■ TEXTE PROPOSÉ ■
>>>
En décembre dernier, un champion du monde s’est installé en principauté, rue des Iris, à mi-chemin entre Monte-Carlo et Beausoleil. Dans sa vitrine, ni volant de course, ni ballon rond bien qu’elle abrite un peu de Brésil avec le Carioca. Une discrète étiquette en décline la composition : mousse passion, croustillant Gianduja coco, caramel exotique, marmelade ananas-vanille et biscuit à la noix de coco. Cet élégant gâteau, recouvert d’un palmier finement dessiné sur sa couche jaune, prend place au milieu de grands classiques revisités tels que la tarte citron meringuée et le Paris-Brest. Toutes ces alléchantes friandises sont l’oeuvre de Jérôme De Oliveira. En 2009, alors âgé de 23 ans, il a été sacré plus jeune champion du monde de la pâtisserie à Lyon, son fief d’origine, aux côtés de Jérôme Langillier et Marc Rivière. Son titre, il le porte sur lui. Plus exactement sur le col de sa veste où sont brodés les drapeaux d’une douzaine de pays.
<<<
Répondez à ces questions sur le texte consacré au pâtissier champion du monde :
1. Dans quelle rue de la principauté s'est-il installé ?
2. Quel motif recouvre le Carioca ?
3. En quelle année et dans quelle ville a-t-il été sacré champion du monde de la pâtisserie ?
Les données ci-dessous proviennent d'une autre source.

■ EXTRAIT DES DONNÉES ■
>>>
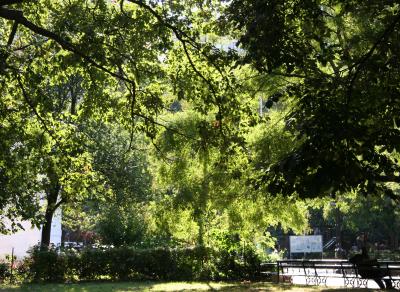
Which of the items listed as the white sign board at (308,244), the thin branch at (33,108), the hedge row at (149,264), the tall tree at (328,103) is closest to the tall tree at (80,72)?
the thin branch at (33,108)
<<<
■ CORRIGÉ ■
1. Rue des Iris.
2. Un palmier finement dessiné sur sa couche jaune.
3. En 2009, à Lyon.